**Given instruction 1**
In the interview on local school councils, write out the passage from "I’m not suggesting" to "special interest groups." word for word.
**Given instruction 2**
Answer these from the interview on local school councils:
(a) How many local school councils does the speaker say there are?
(b) Who has taken over School and Community Relations?
(c) In what year was reform enacted?

**Source document**
Well, there’s 557 local school councils. Shall we expend our resources developing local school councils that may change every two years? Or should we invest our resources in developing teachers that may spend 5, 10, 15, 20 years with us? It is not our responsibility to spend a lot of time and resources trying to bring local school councils up to speed. If you run for local school council, you have a responsibility to come in with the idea that you want to do the job, and the job is improving education and education performance.
I think the board does have a role in providing for local school council training, and I don’t think it should be a three-day affair, like the Legislature mandated. I think there should be year-round training in a variety of areas. Carlos Azcoitia, who has taken over School and Community Relations, will have that responsibility. I also think the board has a role to play in mediating conflicts between local school councils and principals.
The Legislature mandated that we set up this local school advisory council, and we’re in the process of finalizing that. Once that council is set up, they’re going to work with School and Community Relations to come up with a continuous training program and a remediation and intervention program to help deal with dysfunctional local school councils, and to help mediate conflicts.
But my point is, there’s only going to be so much we can do. We have a system without a lot of resources. I meet with some of these so-called systemwide representatives, and all they talk to me about is process. The discussion is never about academic performance, safety in schools, student achievement.
Q Do you think they don’t care about that?
I’m not suggesting that they don’t care about it, but I spend a lot of time talking about process and nothing else.
Q To be fair, these groups were out fighting to improve the school system way before even City Hall got interested. It’s not as though they have come out of the woodwork right now.
Well, you must distinguish between the reform groups and the cottage industry groups. The reform groups and the special interest groups.
Q Can you give an example of each?
No, because I have to deal with them all. They know who they are. But you have groups that justify the grants that they get by institutionalizing a process or their role. That’s all they’re interested with. For example, the obsession, the total obsession with Prosser High School. We have a crisis in individual schools, and all they want to talk about is Prosser and education crisis.
Reform was enacted in 1987, it’s now 1996, 45 of the state’s 50 poorest performing high schools are Chicago public high schools. At the elementary school level, the results have been mixed at best.
I am inundated with complaints about local school councils from parents, teachers and principals—and other local school council members. Investigate this, investigate that. Patronage, nepotism, people declaring custody over kids so that they can remain on local school councils. People intimidating parents. It’s a continual onslaught. [Columnist] Ray Coffey is getting half the stuff now. They’ve grown frustrated with us, and they all write to Ray. Because they figure, well, he’s the voice now. So now I have to contend with that. I believe they are, to quote Shakespeare, much ado about nothing.

**Data excerpts**
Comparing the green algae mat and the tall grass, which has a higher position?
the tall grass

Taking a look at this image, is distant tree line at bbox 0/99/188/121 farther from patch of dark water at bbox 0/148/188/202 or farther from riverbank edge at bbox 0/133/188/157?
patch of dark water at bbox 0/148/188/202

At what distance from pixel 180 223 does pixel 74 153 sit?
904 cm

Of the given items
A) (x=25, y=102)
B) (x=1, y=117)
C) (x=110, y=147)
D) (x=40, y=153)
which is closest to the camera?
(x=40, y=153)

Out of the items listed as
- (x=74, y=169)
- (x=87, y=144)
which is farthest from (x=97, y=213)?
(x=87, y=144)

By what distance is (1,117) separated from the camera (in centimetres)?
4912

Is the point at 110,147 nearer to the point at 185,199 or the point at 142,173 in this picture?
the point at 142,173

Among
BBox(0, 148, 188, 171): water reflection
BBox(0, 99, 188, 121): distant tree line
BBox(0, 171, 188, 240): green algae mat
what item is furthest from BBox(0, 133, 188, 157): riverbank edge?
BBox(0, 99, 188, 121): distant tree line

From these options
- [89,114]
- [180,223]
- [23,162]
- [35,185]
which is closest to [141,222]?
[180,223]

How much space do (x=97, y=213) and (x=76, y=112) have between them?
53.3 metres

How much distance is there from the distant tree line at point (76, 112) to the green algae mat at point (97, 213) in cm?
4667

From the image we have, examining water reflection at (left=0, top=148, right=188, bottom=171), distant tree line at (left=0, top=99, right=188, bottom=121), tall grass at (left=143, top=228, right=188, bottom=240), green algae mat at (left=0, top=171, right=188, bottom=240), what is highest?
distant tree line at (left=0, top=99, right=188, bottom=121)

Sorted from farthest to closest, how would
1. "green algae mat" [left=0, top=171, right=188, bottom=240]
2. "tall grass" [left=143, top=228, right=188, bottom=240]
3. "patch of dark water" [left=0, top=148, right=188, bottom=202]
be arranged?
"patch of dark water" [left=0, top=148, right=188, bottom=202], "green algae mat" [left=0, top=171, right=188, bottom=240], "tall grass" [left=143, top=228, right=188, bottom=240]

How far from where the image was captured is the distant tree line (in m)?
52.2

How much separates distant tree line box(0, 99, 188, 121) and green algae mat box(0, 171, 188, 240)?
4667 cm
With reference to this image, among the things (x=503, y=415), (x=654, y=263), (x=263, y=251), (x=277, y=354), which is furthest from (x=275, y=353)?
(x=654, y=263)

**Reply 1**
I’m not suggesting that they don’t care about it, but I spend a lot of time talking about process and nothing else.
Q To be fair, these groups were out fighting to improve the school system way before even City Hall got interested. It’s not as though they have come out of the woodwork right now.
Well, you must distinguish between the reform groups and the cottage industry groups. The reform groups and the special interest groups.

**Reply 2**
(a) 557
(b) Carlos Azcoitia
(c) 1987